Detweiler and Bergquist's evocative, earthy songwriting and impassioned delivery is at its finest in the 2007 release, The Trumpet Child. A collaboration with ultra-talenTed Nashville
producer/arranger Brad Jones, it celebrates American music in richly imaginative ways. Unfolding like an unforgettable evening of blissful underground cabaret, an all-night performance at a private party, or jovial friends passing around instruments together into the wee hours, The Trumpet Child is a juicy, informally epic pop album and unquestionably Bergquist's finest hour vocally.

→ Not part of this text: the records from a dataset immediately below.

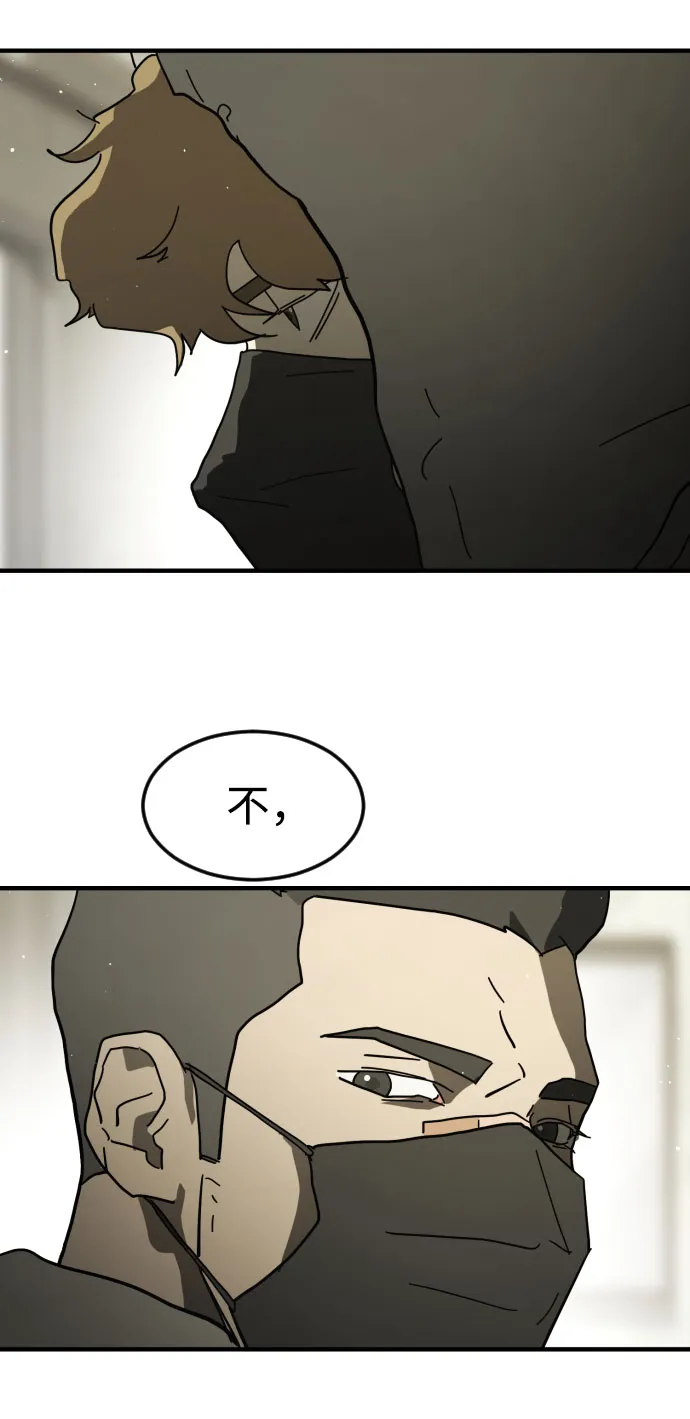 第42话 第6页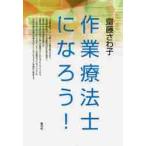 作業療法士になろう！ / 齋藤　さわ子　著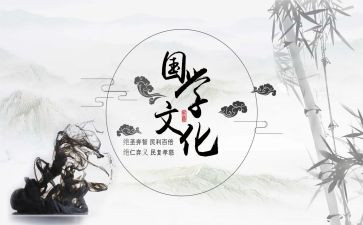 爱祖国学习的演讲稿6篇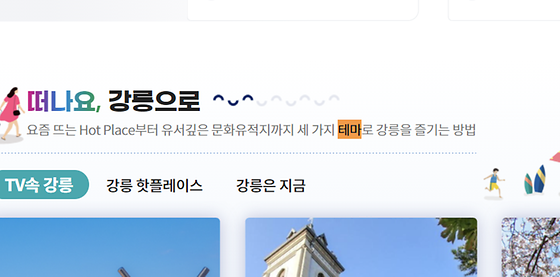 강릉시청 테마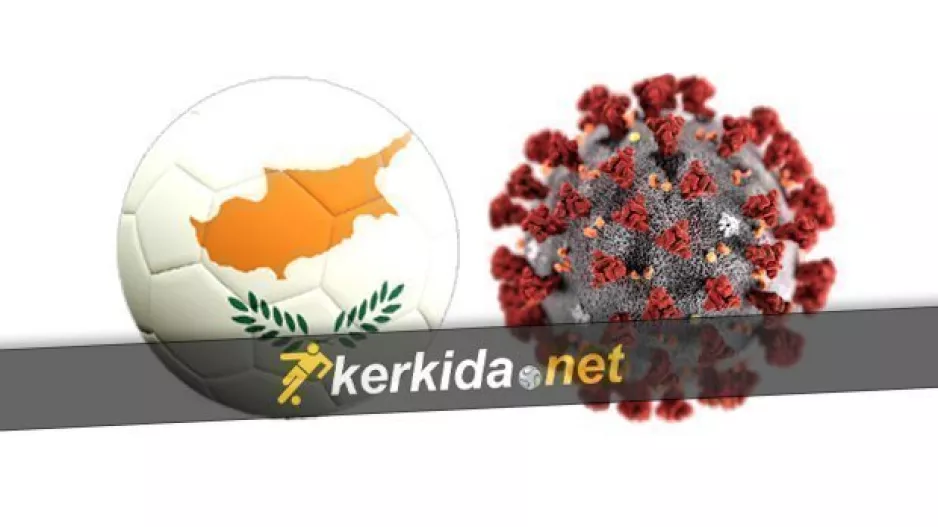 ΑΚΟΜΗ περισσότερες ενέργειες απ' τις ομάδες μας...
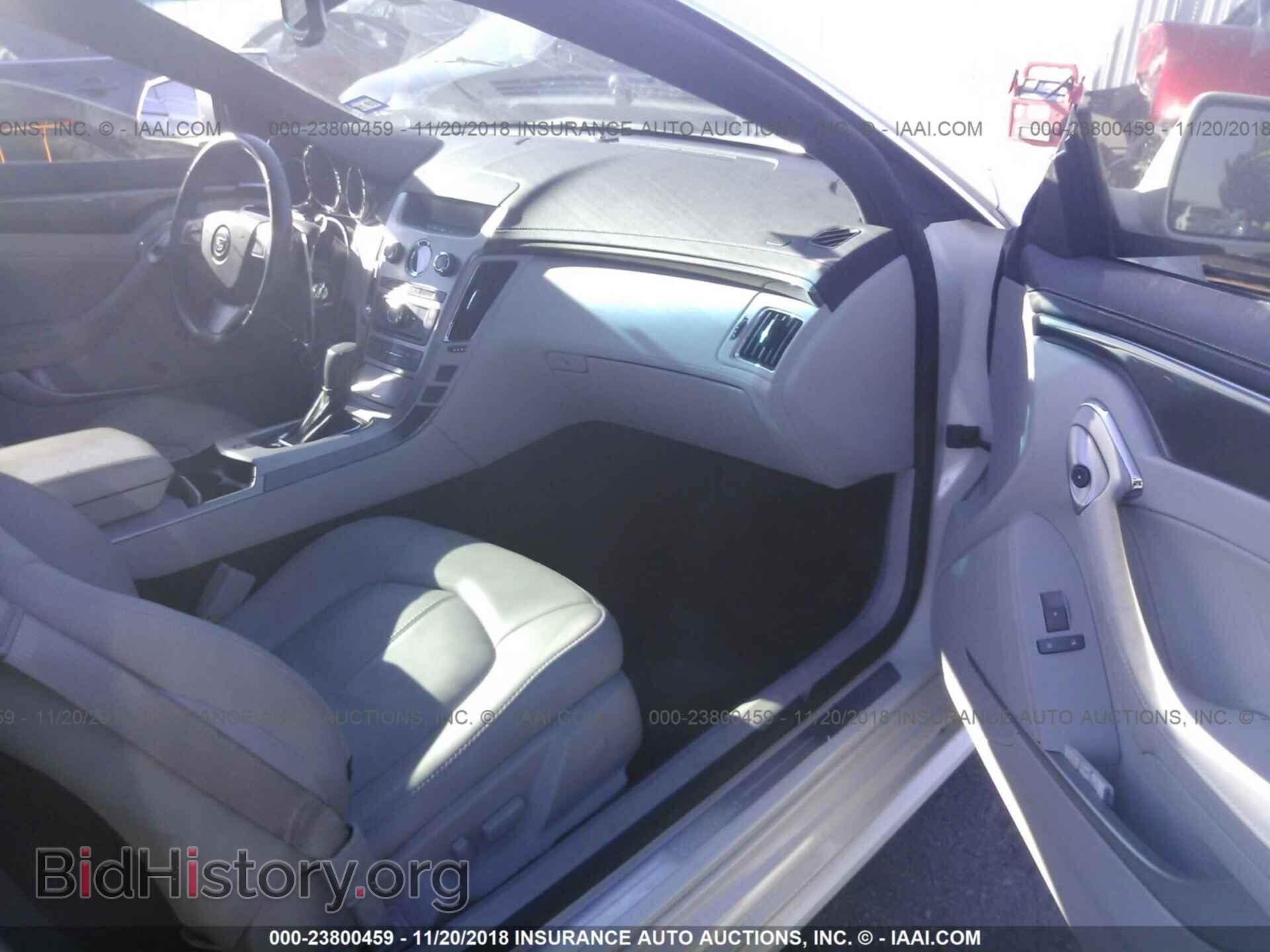 2011 CADILLAC CTS - VIN: 1G6DA1ED3B0168480 - Фото 5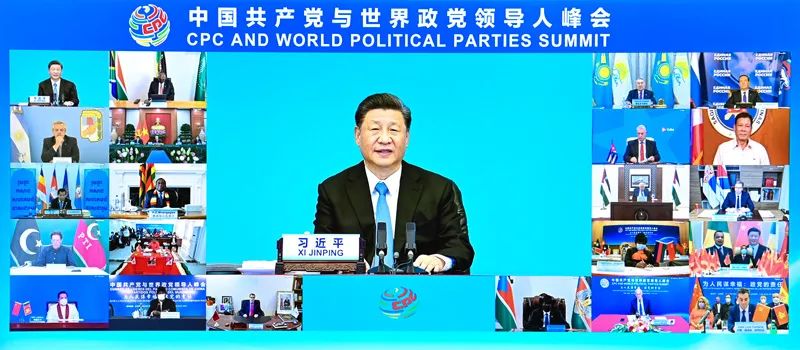 习近平出席中国共产党与世界政党领导人峰会并发表主旨讲话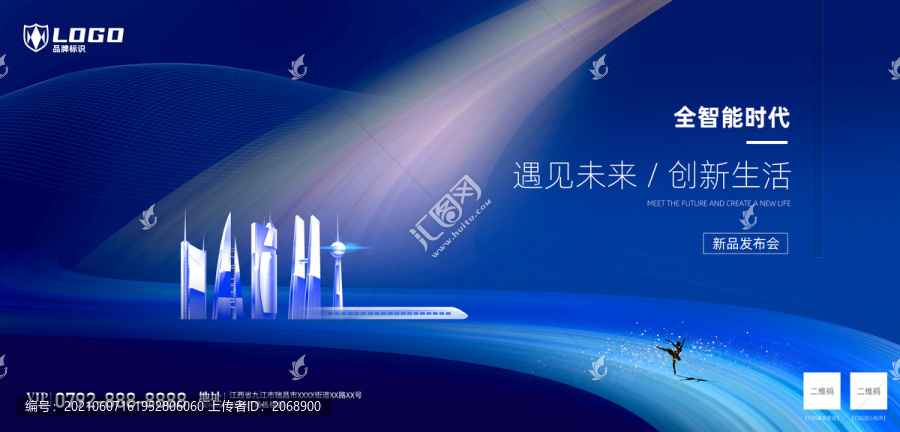 科技背景海報(bào)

The Long Surrender, the new studio album from Over the Rhine, is something rare and wondrous-an intimate epic shot through with the joys and sorrows of modern-day existence and the unchanging fundaments of the human condition. The fan-funded record, to be released on OtR's own Great Speckled Dog label, will see the light of day 20 years after their 1991 debut. It's the bountiful result of a collaboration between the couple and producer Joe Henry, whose songs and recordings they've long admired. Going in, the expectations of these three fiercely intelligent, soulful artists were as wide-open as the horizon stretching out from the southern California desert, each of them eager to discover where their shared journey would take them.

On Monday, May 17, Detweiler and Bergquist arrived at The Garfield House in South Pasadena for the first day of recording. By Friday afternoon, the album was complete. "We walked away feeling like we had just experienced the week of a lifetime," says Linford. The near-miraculous speed with which it was made is attributable in large part to the song-serving musicians Henry had intuitively chosen for the project: drummer Jay Bellerose, bassist David Piltch, pedal steel and all-things-stringed player Greg Leisz, keyboard sound-scapists Keefus Ciancia and Patrick Warren and Joe's son Levon on tenor sax, along with soul singers James Gilstrap, Niki Haris and Jean McClain.

Even more than their earlier records, The Long Surrender seamlessly interweaves the disparate idiosyncratic strains that form the many-colored crazy quilt of American music. "We're really only reflecting what we've already heard," Linford explains, "a mix of all the music we grew up with and were drawn to-old gospel hymns, the country and western music on WWVA, the rock and roll records the kids at school passed around, the symphonic music that my father brought home, the jazz musicians we discovered in college, the Great American Songbook performers that Karin's mother loved, and of course the various singer-songwriters that eventually knocked the roof off our world. But when this music is reflected back to the listener through the filter of our own particular lives, hopefully it becomes a much different experience (maybe even somewhat unique) for those with ears to hear."